The WS-Addressing interceptors use a ConcurrentHashMap to store previously encountered MessageIDs. This code does not expire entries in the map nor is the map persisted between restarts or shared across JVMs in a cluster. For these reasons, this approach poses a potential memory usage issue as well as a false sense of security with respect to replay prevention when the service is restarted or multiple instances of the service are running in a cluster. This approach also requires that all services in a JVM that wish to prevent replay must share a single set of addressing interceptors.
When used in conjunction with a digital signature and a timestamp providing message expiration, this ID provides a replay prevention mechanism as well as a strong upper limit to the lifetime of MessageIDs in the cache.

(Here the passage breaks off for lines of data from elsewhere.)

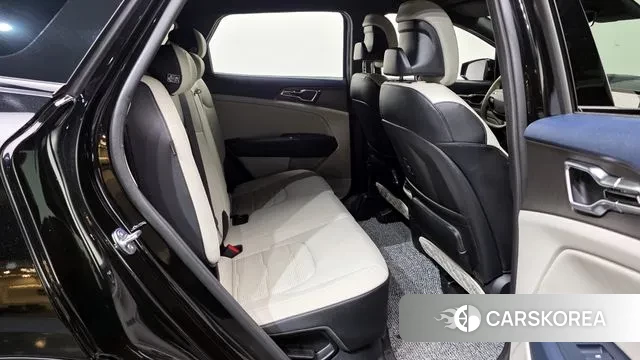 Kia The New Sportage 5th Generation Hybrid 2025 Черный из Кореи, фото 3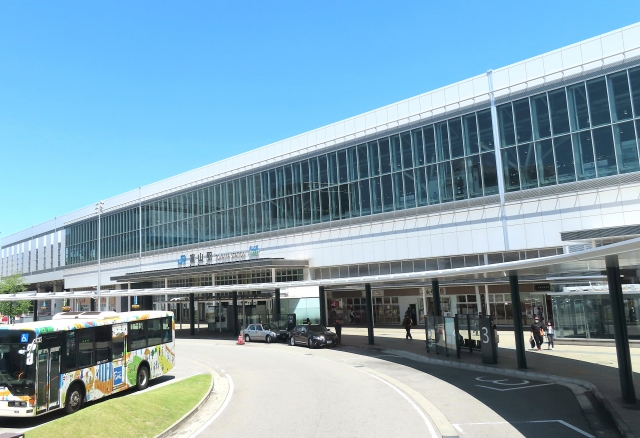 富山駅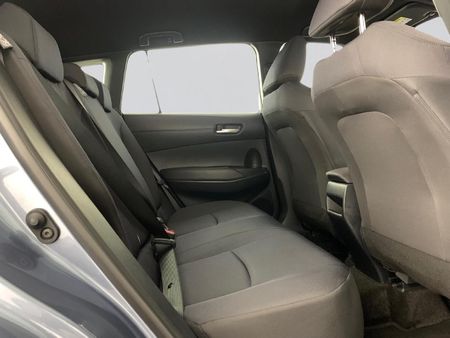 2022-Toyota-Corolla-Cross-18-XI_14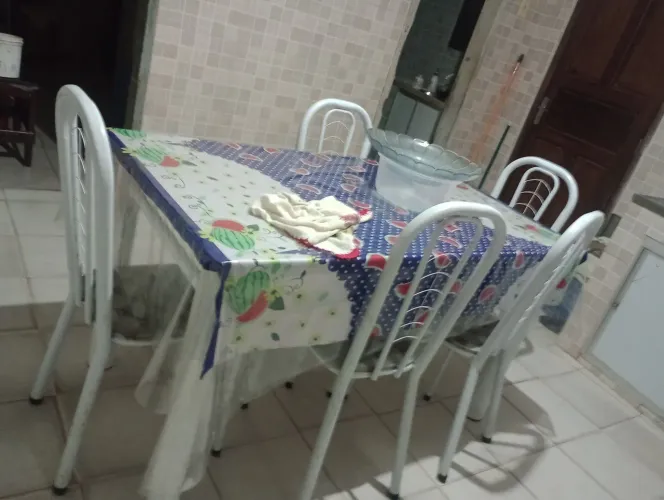 Mesa de cozinha com 6 cadeiras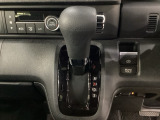 CVT車のセレクトレバーです。低速から高速まで、変速ショックのないスムーズな走りを実現するとともに、エンジン効率のよい領域を維持することで燃費にも貢献します。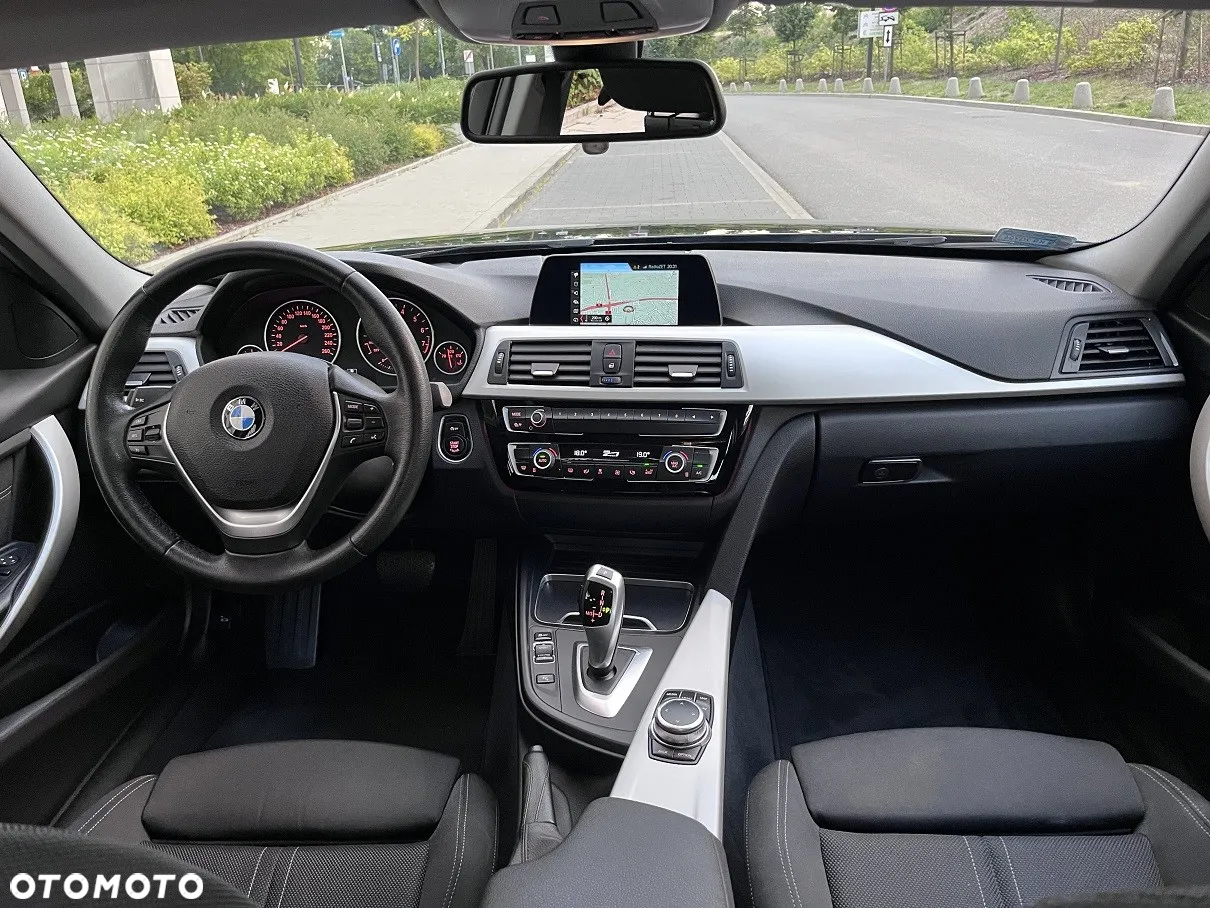 BMW Seria 3 318i - 7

It is recommended that an abstraction for the cache be implemented such that a simple in memory implementation may be provided by default. For more advanced use cases, an implementation of the cache may be implemented over a cache library that supports disk persistence and/or sharing of the cache across JVMs.
I have implemented a simple cache abstraction over the Springmodules cache library with some success in other projects. Springmodules (https://springmodules.dev.java.net/ http://github.com/astubbs/spring-modules/) appears largely dormant at this time, but the ability to choose from a number of cache providers, some of which support distribution across multiple JVMs and disk persistence is exactly the type of flexibility that the solution should afford.